# Source document

• • • • • • •

When thinking of venturing through southwest Germany by car, I looked no further than a group of luxury hotels strategically positioned in that region. My road trip began in Freiburg at the Colombi Hotel, a classic local institution placed in the heart of the city: close to the train station, steps from the old town and a 15-minute walk from Freiburg’s hiking trailheads.
Close to France and Switzerland as well, the Colombi is a family-run hotel where original owners still visit the site every day. While their high-end Mercedes car service whisked me from the local station—pickups in Basel, Stuttgart, Zurich or Frankfurt are also available.
I check into my junior suite, one of five categories for their 112 non-smoking spaces ranging in size and luxury from the Classic room to the Colombi apartment suite (the latter is perfect for the family that vacations with children), where picture windows offer a scenic view of the town’s landmark: the 500-year-old Freiburg Cathedral, or Freiburger Münster.
In my short time here, I understand why visitors and residents love Germany’s southernmost population center. Its warm, predictable climate provides year-round enjoyment of the natural and man-made outdoors.
Inside the hotel, while the spa charges for nail treatments and massages, use of their steam room, sauna, swimming pool and gym are free to guests. Forgoing the spa for now, I opt to head down for lunch in the hotel’s cafe, famous for their hand made cream cakes, pastries and sweets. My server tells me their chocolate is brought in from France and is transformed into some of the café’s signature creations.

• • • • • • •

# What is expected
Using the travel account above, explain in one to three sentences why visitors and residents love Germany's southernmost population center.

# Excerpted data
• • • • • • •

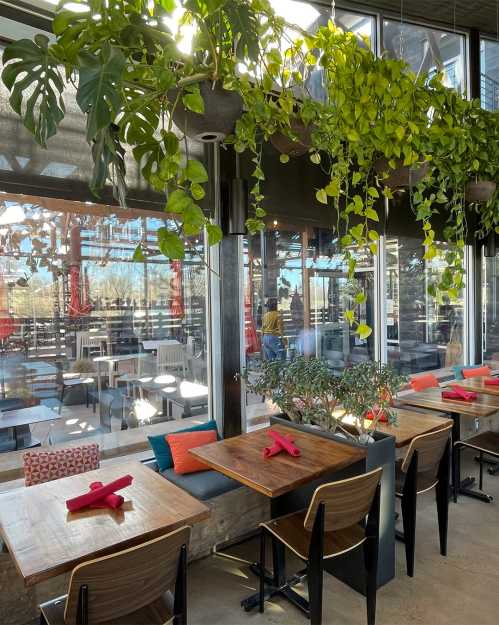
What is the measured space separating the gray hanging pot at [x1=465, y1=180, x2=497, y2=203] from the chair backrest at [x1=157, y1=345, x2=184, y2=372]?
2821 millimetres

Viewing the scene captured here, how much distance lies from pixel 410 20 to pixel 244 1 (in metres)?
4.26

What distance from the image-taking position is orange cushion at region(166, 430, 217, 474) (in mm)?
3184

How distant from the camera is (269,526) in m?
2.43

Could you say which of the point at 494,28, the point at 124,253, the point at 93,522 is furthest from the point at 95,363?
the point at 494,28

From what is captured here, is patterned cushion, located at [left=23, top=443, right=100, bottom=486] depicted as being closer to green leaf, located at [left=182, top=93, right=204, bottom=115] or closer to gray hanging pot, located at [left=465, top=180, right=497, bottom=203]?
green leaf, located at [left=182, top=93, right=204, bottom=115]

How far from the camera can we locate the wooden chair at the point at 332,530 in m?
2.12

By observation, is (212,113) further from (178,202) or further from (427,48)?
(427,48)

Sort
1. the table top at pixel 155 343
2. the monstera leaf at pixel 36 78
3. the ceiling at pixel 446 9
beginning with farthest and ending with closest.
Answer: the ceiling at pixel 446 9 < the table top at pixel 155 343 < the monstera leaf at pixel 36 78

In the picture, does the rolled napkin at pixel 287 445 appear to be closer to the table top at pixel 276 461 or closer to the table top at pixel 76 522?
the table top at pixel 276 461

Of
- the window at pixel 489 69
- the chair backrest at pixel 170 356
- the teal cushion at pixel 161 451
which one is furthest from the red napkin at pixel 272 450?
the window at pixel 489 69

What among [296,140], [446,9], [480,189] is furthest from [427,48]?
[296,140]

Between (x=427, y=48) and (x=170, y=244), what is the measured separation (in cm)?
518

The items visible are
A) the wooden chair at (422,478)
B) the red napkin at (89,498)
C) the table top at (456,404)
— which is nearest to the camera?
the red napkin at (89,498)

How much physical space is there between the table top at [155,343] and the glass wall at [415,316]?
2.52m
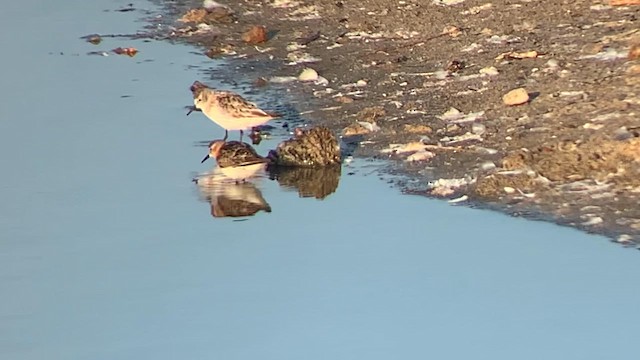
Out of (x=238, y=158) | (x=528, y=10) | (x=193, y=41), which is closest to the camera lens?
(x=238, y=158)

• • • • • • •

# Task solution
They love it because its warm, predictable climate allows them to enjoy the natural and man-made outdoors all year round.